- [SOURCE EXTRACT]:
Will the "Great Hangover last more than the day after graduation for this year's college graduates?
The recent recession has been referred to as the "Great Hangover" after the roaring times and subsequent collapse of the housing bubble only a few years ago. For recent graduates, the impact could linger on well past when the recession is over (if some recent economic research is to be believed). Graduating into the labor market during a recession can make obtaining a job more difficult initially out of college, or it can result in graduates landing a position at a pay rate below what might be commanded in a regular hiring year. What is less evident is to what extent the economic context of the initial career placement of newly minted graduates matters in determining their long-term success and earnings potential.
Lisa Kahn, a labor economist at Yale University, suggested in a 2010 Labour Economics article that graduating from college in a bad economy has persistent negative wage effects lasting far beyond when initially hired. Her results show negative wage impacts could persist well into the second decade of one's career. Using data from the National Longitudinal Survey of Youth between 1979 and 1989, Kahn finds that students graduating in worse national and state economic conditions begin in lower level occupations, have slightly higher tenure in those occupations, and possess more years of schooling.
A number of theories can potentially explain why the economic environment at the time of graduation has long-term effects on the income and job quality an individual could attain later in his career. One possibility is that in a recession, low levels of firm-specific human capital might cause workers to accumulate less job knowledge and training or suffer from depreciation of skills, which would translate into lower wages. Models by Gibbons and Waldman (2006) and Lazear (2003) suggest that even in the absence of firm-specific human capital, initial conditions can be important for long-term labor market outcomes because of the impact on task-, firm-, or sector-specific skill development. Moreover, individual tastes and attitudes toward performance (work ethics, drive to succeed, etc.) may evolve based upon their experiences and work environment (Rayo and Becker 2005). In the Gibbons and Waldman (2006) model, for example, employees develop "task specific human capital"; those hired under favorable economic conditions are initially given higher value tasks and thus develop more valuable human capital that persists throughout their careers. Similar persistent negative effects are observed when the job market takes initial job placement as a signal of ability and fails to compensate for the "bad luck" associated with market conditions. Models where search is costly either for firms or for employees lead to frictions where initial jobs are likely to affect long-term opportunities. Models where incumbent firms have useful private information (Akerlof 1970; Waldman 1984) concerning an employee's productivity or where there are limits to long-term commitment (Tervio 2009), possibly due to high unemployment, have similar negative implications.

- [SET EXERCISE 1]:
Reproduce the part of the article on graduating during a recession that begins at the words "Lisa Kahn, a" and ends after "years of schooling.".
- [SET EXERCISE 2]:
In the article on graduating during a recession, list every distinct work cited by author and year in the paragraph on theories about why conditions at graduation have long-term effects.
The listing that comes next stands apart from the article and has no connection to it.

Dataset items
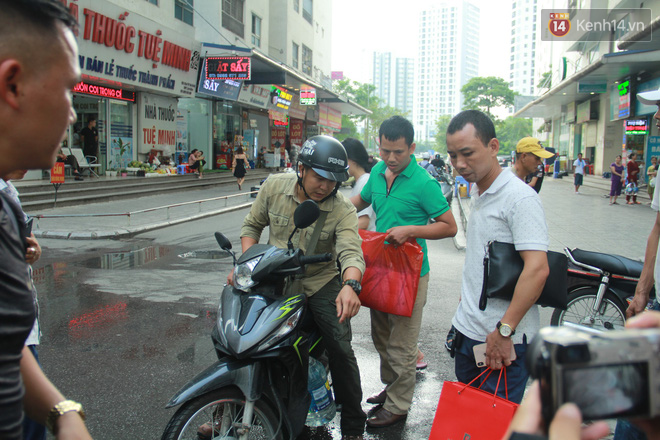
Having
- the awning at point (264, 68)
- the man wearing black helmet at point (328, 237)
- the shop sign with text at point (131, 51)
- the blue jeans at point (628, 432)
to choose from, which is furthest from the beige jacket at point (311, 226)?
the awning at point (264, 68)

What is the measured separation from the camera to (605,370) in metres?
0.66

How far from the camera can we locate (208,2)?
2423 cm

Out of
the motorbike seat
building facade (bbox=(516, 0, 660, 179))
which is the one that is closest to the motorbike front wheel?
the motorbike seat

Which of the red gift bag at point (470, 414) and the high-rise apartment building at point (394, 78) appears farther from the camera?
the high-rise apartment building at point (394, 78)

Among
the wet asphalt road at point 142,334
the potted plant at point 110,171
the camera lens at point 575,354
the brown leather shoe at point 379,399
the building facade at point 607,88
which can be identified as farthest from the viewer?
the building facade at point 607,88

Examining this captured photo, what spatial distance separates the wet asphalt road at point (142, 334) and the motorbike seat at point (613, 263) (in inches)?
62.6

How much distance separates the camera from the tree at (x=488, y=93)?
255ft

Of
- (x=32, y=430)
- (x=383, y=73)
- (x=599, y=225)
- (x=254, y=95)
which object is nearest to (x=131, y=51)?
(x=254, y=95)

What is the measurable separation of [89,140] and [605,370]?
18707 millimetres

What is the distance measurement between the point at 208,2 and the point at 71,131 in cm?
1085

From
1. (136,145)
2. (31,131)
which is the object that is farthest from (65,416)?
(136,145)

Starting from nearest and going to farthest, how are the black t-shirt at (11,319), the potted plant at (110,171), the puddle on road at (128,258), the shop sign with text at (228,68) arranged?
the black t-shirt at (11,319)
the puddle on road at (128,258)
the potted plant at (110,171)
the shop sign with text at (228,68)

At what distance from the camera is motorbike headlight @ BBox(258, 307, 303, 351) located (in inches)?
95.9

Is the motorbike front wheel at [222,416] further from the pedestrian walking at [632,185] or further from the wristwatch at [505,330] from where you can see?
the pedestrian walking at [632,185]
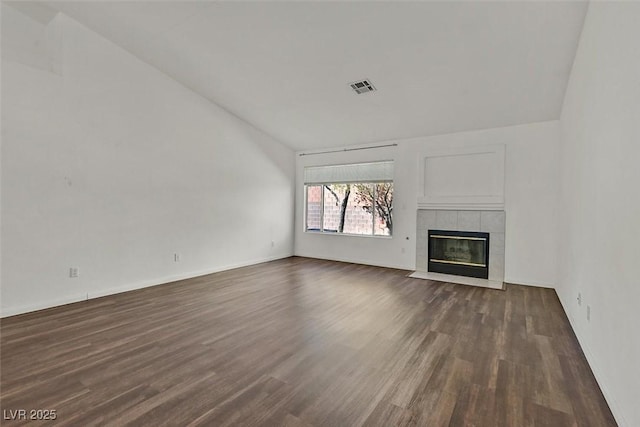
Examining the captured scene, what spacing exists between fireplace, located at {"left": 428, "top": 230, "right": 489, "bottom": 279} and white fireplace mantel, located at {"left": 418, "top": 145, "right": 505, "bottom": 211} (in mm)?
526

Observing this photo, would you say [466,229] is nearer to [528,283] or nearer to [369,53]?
[528,283]

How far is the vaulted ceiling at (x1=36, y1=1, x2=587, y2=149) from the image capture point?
10.1 ft

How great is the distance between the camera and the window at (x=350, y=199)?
6.46m

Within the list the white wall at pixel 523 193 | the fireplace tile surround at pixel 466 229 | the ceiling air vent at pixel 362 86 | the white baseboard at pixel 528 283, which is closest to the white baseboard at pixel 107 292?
the fireplace tile surround at pixel 466 229

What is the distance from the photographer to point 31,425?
163cm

- [WRITTEN RESPONSE 1]:
Lisa Kahn, a labor economist at Yale University, suggested in a 2010 Labour Economics article that graduating from college in a bad economy has persistent negative wage effects lasting far beyond when initially hired. Her results show negative wage impacts could persist well into the second decade of one's career. Using data from the National Longitudinal Survey of Youth between 1979 and 1989, Kahn finds that students graduating in worse national and state economic conditions begin in lower level occupations, have slightly higher tenure in those occupations, and possess more years of schooling.

- [WRITTEN RESPONSE 2]:
- Gibbons and Waldman (2006)
- Lazear (2003)
- Rayo and Becker 2005
- Akerlof 1970
- Waldman 1984
- Tervio 2009